On Tue, 26 Oct 2021, Martin Husemann wrote:
On Tue, Oct 26, 2021 at 01:30:31PM +0200, BALATON Zoltan wrote:
The current 9.2 version is not affected and still boots before and after
but
older versions which booted without this change now get strange errors as
reported in the above OpenBIOS list thread. Any idea what may be wrong or
how to
debug it further?
The memory disk root file system, which for this kernel is embedded
into the kernel data section, is corrupt.
So either something goes horribly wrong when reading the kernel from the
boot medium (ofwboot.xcf does that using OF callbacks, so very unlikely),
or the new OF node makes the kernel code corrupt some memory post-loading.

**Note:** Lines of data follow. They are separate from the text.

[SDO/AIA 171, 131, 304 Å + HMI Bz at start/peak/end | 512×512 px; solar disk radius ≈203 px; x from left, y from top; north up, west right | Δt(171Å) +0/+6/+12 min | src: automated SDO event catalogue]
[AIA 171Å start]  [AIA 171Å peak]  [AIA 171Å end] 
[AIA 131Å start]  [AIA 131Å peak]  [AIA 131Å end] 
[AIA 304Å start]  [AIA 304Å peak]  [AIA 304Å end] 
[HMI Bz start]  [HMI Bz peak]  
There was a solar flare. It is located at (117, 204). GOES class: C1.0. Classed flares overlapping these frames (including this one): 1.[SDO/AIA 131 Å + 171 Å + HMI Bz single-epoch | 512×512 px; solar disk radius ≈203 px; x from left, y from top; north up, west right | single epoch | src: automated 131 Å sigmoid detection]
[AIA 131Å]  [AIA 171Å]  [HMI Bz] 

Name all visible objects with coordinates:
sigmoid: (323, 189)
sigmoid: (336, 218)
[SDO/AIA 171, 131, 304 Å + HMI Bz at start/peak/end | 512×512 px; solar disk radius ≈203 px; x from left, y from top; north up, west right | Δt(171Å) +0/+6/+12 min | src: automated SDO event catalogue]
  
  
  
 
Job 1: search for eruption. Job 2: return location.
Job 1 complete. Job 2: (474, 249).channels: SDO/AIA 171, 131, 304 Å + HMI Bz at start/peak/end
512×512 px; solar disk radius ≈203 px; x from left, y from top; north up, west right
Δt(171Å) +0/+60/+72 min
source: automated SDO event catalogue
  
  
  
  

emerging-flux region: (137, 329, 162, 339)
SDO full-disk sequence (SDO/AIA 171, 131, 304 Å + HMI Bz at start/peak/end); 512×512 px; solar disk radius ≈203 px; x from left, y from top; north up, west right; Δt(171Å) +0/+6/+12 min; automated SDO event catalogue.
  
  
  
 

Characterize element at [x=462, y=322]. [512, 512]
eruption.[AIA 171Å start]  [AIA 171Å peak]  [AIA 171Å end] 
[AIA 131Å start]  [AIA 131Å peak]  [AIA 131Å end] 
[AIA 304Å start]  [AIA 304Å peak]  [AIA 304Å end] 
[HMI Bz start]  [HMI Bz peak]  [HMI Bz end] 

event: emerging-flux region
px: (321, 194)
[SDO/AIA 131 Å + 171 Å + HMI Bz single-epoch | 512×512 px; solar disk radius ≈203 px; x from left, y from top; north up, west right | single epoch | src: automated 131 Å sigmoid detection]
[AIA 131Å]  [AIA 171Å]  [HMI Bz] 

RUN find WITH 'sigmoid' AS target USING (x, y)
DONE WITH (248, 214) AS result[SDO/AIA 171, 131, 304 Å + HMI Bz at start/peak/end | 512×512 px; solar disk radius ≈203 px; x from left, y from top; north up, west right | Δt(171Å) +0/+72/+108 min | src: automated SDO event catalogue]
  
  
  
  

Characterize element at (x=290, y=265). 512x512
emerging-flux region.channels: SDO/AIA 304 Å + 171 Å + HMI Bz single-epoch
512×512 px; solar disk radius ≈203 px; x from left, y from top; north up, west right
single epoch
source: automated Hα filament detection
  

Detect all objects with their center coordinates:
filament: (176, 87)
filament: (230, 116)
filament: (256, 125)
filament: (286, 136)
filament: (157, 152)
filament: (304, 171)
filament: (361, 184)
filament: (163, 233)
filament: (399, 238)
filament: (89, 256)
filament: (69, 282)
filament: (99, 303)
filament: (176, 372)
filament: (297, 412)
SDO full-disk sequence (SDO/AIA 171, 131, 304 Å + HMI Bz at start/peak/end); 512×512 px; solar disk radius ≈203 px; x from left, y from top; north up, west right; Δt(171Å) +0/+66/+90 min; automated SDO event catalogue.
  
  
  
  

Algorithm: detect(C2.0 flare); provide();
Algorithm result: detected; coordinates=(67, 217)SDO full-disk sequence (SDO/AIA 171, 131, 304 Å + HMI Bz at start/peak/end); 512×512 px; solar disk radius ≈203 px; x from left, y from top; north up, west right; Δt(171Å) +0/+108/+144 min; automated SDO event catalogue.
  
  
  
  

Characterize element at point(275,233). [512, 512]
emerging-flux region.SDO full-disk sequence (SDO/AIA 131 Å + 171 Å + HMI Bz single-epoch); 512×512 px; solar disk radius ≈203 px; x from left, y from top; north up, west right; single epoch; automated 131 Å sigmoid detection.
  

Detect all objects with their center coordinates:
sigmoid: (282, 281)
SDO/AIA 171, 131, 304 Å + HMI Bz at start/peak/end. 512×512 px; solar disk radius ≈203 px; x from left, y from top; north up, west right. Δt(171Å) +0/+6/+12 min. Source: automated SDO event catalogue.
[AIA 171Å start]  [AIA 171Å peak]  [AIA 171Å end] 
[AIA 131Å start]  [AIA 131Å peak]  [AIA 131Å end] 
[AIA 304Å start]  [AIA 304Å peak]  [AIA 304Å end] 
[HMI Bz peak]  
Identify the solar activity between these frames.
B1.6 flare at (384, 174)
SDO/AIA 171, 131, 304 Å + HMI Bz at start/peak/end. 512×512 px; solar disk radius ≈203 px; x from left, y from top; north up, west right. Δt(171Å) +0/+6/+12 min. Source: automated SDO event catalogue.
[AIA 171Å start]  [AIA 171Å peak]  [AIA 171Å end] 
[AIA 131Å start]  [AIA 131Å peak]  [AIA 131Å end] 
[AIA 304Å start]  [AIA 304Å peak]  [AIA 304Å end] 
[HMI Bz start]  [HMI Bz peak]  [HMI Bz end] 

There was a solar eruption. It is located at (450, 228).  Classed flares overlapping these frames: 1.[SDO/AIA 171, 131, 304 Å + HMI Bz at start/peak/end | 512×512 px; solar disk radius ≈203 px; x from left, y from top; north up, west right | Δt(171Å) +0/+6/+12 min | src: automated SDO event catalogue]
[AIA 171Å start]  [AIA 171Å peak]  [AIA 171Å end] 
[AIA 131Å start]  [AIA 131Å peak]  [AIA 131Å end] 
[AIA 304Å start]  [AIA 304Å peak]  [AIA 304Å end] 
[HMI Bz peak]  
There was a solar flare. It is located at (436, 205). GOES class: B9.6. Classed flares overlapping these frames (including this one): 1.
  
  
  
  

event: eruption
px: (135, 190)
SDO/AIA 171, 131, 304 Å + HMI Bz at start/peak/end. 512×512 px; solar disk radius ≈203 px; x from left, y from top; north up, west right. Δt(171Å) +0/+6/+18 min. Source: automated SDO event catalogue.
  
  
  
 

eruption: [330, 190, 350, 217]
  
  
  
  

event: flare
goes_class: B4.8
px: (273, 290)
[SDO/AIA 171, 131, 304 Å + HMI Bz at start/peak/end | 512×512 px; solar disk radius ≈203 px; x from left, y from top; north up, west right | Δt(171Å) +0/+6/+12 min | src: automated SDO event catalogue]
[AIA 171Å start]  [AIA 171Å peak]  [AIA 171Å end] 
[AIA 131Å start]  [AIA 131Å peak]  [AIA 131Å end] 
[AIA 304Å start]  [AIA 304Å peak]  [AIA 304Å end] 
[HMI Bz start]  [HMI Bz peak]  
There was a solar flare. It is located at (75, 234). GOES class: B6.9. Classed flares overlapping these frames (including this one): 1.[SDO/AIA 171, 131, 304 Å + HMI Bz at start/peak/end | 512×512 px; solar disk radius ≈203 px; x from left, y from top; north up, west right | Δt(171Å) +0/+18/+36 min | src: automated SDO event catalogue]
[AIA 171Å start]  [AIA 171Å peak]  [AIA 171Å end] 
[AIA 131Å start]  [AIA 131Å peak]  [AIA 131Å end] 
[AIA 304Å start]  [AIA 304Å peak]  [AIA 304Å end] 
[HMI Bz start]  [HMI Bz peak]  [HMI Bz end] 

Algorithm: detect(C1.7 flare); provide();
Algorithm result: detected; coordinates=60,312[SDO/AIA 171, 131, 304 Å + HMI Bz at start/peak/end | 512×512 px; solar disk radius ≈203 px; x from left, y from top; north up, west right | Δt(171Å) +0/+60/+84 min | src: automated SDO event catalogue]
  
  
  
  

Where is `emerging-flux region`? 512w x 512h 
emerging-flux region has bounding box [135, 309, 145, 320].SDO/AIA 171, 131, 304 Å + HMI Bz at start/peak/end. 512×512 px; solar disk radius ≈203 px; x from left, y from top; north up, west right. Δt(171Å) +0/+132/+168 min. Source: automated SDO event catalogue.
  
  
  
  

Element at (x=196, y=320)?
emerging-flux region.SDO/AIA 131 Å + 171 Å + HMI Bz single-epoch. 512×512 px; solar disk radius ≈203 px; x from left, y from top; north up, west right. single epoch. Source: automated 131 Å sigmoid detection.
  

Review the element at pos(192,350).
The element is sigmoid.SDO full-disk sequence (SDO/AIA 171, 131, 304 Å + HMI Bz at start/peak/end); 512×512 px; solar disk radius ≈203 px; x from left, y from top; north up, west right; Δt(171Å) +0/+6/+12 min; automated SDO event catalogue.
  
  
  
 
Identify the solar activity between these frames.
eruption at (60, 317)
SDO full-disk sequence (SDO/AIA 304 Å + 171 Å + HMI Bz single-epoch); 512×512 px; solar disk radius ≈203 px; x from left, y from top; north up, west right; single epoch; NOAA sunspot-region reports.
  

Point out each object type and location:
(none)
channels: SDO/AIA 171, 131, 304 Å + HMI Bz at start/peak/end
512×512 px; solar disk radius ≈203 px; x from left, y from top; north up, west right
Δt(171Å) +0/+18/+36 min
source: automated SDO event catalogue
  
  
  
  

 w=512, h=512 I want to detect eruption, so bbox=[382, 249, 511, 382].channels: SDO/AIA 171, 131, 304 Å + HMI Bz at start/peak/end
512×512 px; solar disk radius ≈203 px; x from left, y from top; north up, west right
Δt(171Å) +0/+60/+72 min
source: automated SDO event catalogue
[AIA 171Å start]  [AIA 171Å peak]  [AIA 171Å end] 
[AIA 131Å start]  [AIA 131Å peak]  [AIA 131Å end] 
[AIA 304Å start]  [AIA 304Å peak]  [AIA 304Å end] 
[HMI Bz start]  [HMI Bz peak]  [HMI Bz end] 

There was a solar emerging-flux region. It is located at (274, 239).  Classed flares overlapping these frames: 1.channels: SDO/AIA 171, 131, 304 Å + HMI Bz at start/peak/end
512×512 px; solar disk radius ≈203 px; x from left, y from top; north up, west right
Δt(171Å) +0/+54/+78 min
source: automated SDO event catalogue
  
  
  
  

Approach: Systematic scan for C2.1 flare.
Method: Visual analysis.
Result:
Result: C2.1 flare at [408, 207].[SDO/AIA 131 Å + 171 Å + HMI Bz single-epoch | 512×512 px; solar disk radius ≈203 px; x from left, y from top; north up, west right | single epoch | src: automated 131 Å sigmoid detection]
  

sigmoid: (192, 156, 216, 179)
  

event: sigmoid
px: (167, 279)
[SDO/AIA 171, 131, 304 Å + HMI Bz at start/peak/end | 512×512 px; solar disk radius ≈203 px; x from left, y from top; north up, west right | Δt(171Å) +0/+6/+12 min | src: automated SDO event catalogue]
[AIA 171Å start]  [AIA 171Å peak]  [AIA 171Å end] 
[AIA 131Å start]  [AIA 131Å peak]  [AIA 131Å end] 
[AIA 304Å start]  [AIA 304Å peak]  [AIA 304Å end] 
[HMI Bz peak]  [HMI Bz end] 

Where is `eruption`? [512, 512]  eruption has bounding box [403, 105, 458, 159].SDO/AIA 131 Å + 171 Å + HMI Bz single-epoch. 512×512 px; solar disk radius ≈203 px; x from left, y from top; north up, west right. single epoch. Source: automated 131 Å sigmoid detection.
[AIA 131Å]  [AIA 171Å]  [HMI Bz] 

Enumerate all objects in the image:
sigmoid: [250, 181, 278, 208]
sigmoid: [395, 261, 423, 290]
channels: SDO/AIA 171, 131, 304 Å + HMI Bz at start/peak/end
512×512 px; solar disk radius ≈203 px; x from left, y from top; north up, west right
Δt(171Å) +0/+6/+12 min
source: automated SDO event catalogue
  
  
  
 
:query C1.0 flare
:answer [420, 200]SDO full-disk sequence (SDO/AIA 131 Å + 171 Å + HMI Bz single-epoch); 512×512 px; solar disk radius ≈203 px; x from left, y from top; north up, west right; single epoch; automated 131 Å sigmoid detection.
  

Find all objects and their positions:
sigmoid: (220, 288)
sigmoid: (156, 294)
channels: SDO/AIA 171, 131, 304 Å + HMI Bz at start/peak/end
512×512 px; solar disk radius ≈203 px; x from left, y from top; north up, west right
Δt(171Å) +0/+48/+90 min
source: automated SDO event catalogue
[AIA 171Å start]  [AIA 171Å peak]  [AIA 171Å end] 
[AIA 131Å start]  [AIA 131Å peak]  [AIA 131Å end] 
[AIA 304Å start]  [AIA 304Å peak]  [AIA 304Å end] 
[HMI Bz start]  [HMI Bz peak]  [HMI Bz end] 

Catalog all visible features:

I don't remember related fixes (nor see any in the CHANGES-9.2 file), so
maybe
it is just pure luck that 9.2 boots (because the corruption hits in a
different
location).
I also saw errors about claim and out of memory with some other versions so
could be OpenBIOS allocates memory differently than Apple's OpenFirmware and
this collides with the kernel data somehow? I've tried enabling OpenBIOS
client interface debug and got this when booting NetBSD-8.0-macppc.iso:
claim(0x00000000, 4096, 4096) = 0x1feff000
claim(0x00000000, 12288, 4096) = 0x1fefc000
claim(0x00000000, 20480, 4096) = 0x1fef7000
claim(0x00000000, 8192, 4096) = 0x1fef5000
claim(0x00000000, 36864, 4096) = 0x1feec000
claim(0x00000000, 4096, 4096) = 0x1feeb000
6075428+127808>> claim(0x00000000, 4096, 4096) = 0x1feea000
But I think these are made by ofwboot.xcf so don't know what happens after
that.
Would it help if we print the memory range where the MD image lives
early and you could use qemu tracing to catch any writes to that range
afterwards? The range is probably constant for consecutive boots with
the same args and the MD file system should still be read-only at the
point where it crashes for you.
I don't know how can I trace writes but I can dump memory and look at the
result. The netbsd-GENERIC_MD (from that 8,0 iso) ELF file says:
Idx Name Size VMA LMA File off Algn
11 .data 002c668c 00a1ad80 00a1ad80 0091ae00 2**6
But I could not find it at the load address, I've found most of it in memory
at 0x4383C0 but there are ranges in it that are different comparing data from
the ELF file and in memory at (decimal) offsets:
10-29
35-37
44-45
62-64
67-69
79-81
83-85
87-89
91-93
101
378-385
389
404-405
408-409
412-413
583-585
619-621
627-629
635-637
639-641
643-645
657
then they are the same until
2227271-2227373
2622103-
The differences don't look something I recognise but near the end the memory
is mostly zeroed with some strings from device tree while the .data segment
still has data there so maybe something is using the memory overlapping the
end of the loaded MD image? (In the .data part I see copyright messages by
Express Logic Inc. ThreadX THUMB-F/ARM Version G3.0f.3.0b where memory has
already 0s and some stings from device tree.) Where should the MD image be
loaded and what and how decides the location of it in memory?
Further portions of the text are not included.